(EXERCISE INPUT begins)

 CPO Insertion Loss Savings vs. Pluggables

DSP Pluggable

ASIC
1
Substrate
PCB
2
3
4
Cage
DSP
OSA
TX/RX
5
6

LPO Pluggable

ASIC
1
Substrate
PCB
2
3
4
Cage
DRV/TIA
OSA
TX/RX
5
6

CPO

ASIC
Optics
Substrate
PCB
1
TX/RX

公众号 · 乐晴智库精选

(EXERCISE INPUT ends)
(EXERCISE INPUT begins)

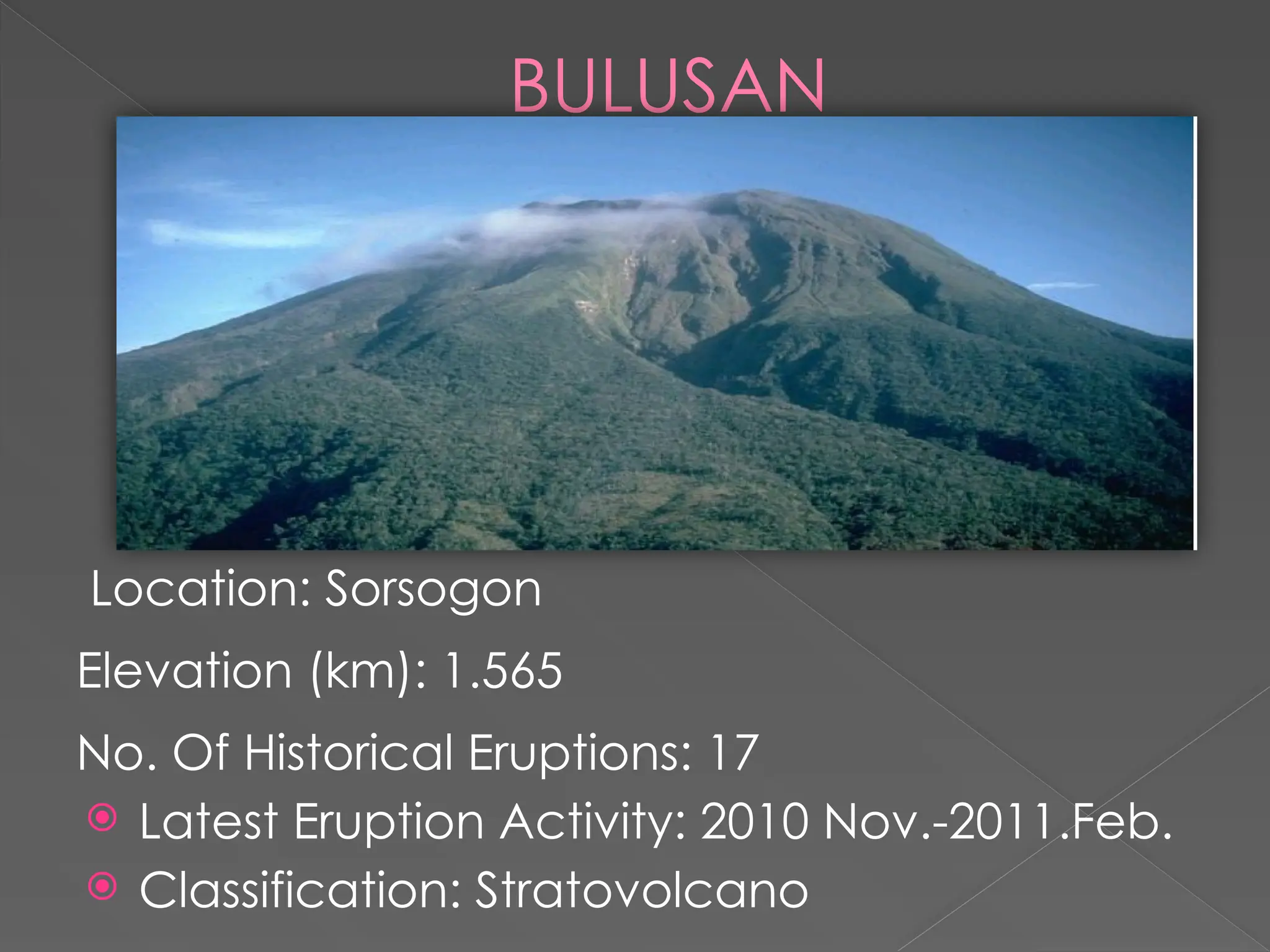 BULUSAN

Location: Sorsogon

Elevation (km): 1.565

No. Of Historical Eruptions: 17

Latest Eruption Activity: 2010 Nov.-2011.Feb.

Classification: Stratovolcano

(EXERCISE INPUT ends)
(EXERCISE INPUT begins)

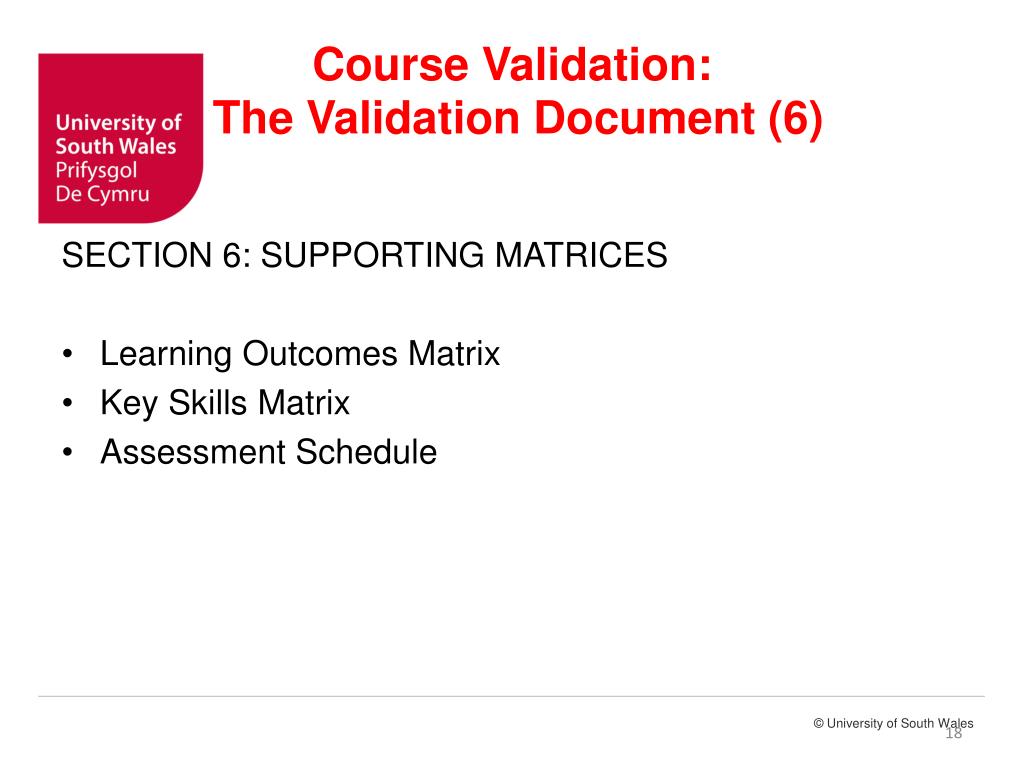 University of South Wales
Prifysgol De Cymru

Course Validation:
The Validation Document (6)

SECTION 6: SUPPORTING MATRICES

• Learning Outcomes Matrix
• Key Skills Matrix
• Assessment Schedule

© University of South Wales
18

(EXERCISE INPUT ends)

→ **TASK DESCRIPTION**: In the listing above, find the line with "CPO Insertion Loss Savings vs. Pluggables" and the line with "公众号 · 乐晴智库精选", then reproduce both and every line between them exactly.

→ **FINISHED EXERCISE**:
 CPO Insertion Loss Savings vs. Pluggables

DSP Pluggable

ASIC
1
Substrate
PCB
2
3
4
Cage
DSP
OSA
TX/RX
5
6

LPO Pluggable

ASIC
1
Substrate
PCB
2
3
4
Cage
DRV/TIA
OSA
TX/RX
5
6

CPO

ASIC
Optics
Substrate
PCB
1
TX/RX

公众号 · 乐晴智库精选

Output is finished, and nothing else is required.